[Aim 1] Reproduce the passage of the post on arbitrage and efficiency starting at "The common thread" and ending at "been the case.".

══ Text shown ══

Arbitrage and efficiency - externalising costs and capturing gains

This post is triggered by Neil Irwin's fantastic article that I blogged here.  

Consider these. Robots replacing human workers to reduce defects and increase output. Companies focusing on their core-competencies by outsourcing non-core activities. Companies that either outsource or off-shore their production facilities to lower costs. Executives and companies that cut costs by aggressive reduction of their workforce and hiring contract labour, all in the name of competitiveness. Internet-based companies that reduce market frictions by bringing together buyers and sellers of goods and services. Constructing complex ownership structures that enable cross-border shifting of profits so as to minimise tax obligations. Supercomputers that connect to the exchanges through dedicated optic fibre cables over the shortest distance to promote high frequency trading that claim to increase market liquidity and thickness. 

The common thread in all these stories is the search for efficiency and value for money, both in turn aimed at maximising profits, even if, and often because so, at the cost of jobs or the quality of jobs. These trends are considered essential and desirable attributes in today's capitalism, in fact even the ultimate objective of the business enterprise. But this has not always been the case.

The traditional idea of a good business firm was of one which created jobs, productive jobs. Apart from being socially responsible, this was also sound economics. After all jobs provided the demand that sustained businesses, the economy itself. In other words, the firm's actions contributes to the creation and sustenance of the market itself. It is capitalism which generates a win-win equilibrium of private and social gains. It also involves both the firm and the workers accepting trade-offs to create a mutually beneficial system.

═══

[Aim 2] How many lines of the rows contain the string "from", with case counting? Reply with the number only.

══ Given information ══

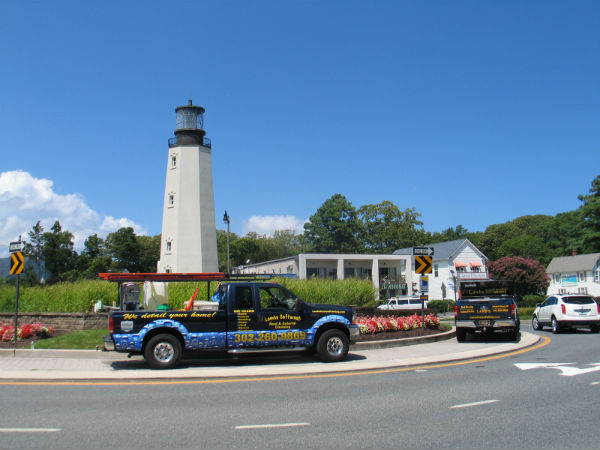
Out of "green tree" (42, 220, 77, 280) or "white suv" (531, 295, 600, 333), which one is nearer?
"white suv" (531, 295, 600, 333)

═══
══ Given information ══

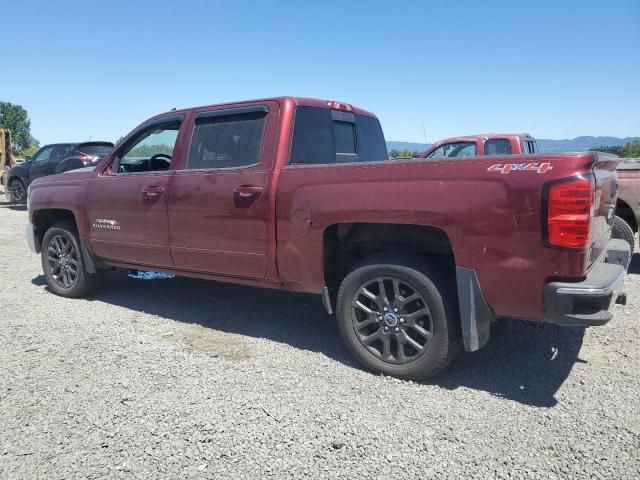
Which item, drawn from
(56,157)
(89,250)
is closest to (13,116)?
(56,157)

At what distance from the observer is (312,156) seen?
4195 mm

═══

[Written solution 1]
The common thread in all these stories is the search for efficiency and value for money, both in turn aimed at maximising profits, even if, and often because so, at the cost of jobs or the quality of jobs. These trends are considered essential and desirable attributes in today's capitalism, in fact even the ultimate objective of the business enterprise. But this has not always been the case.

[Written solution 2] 2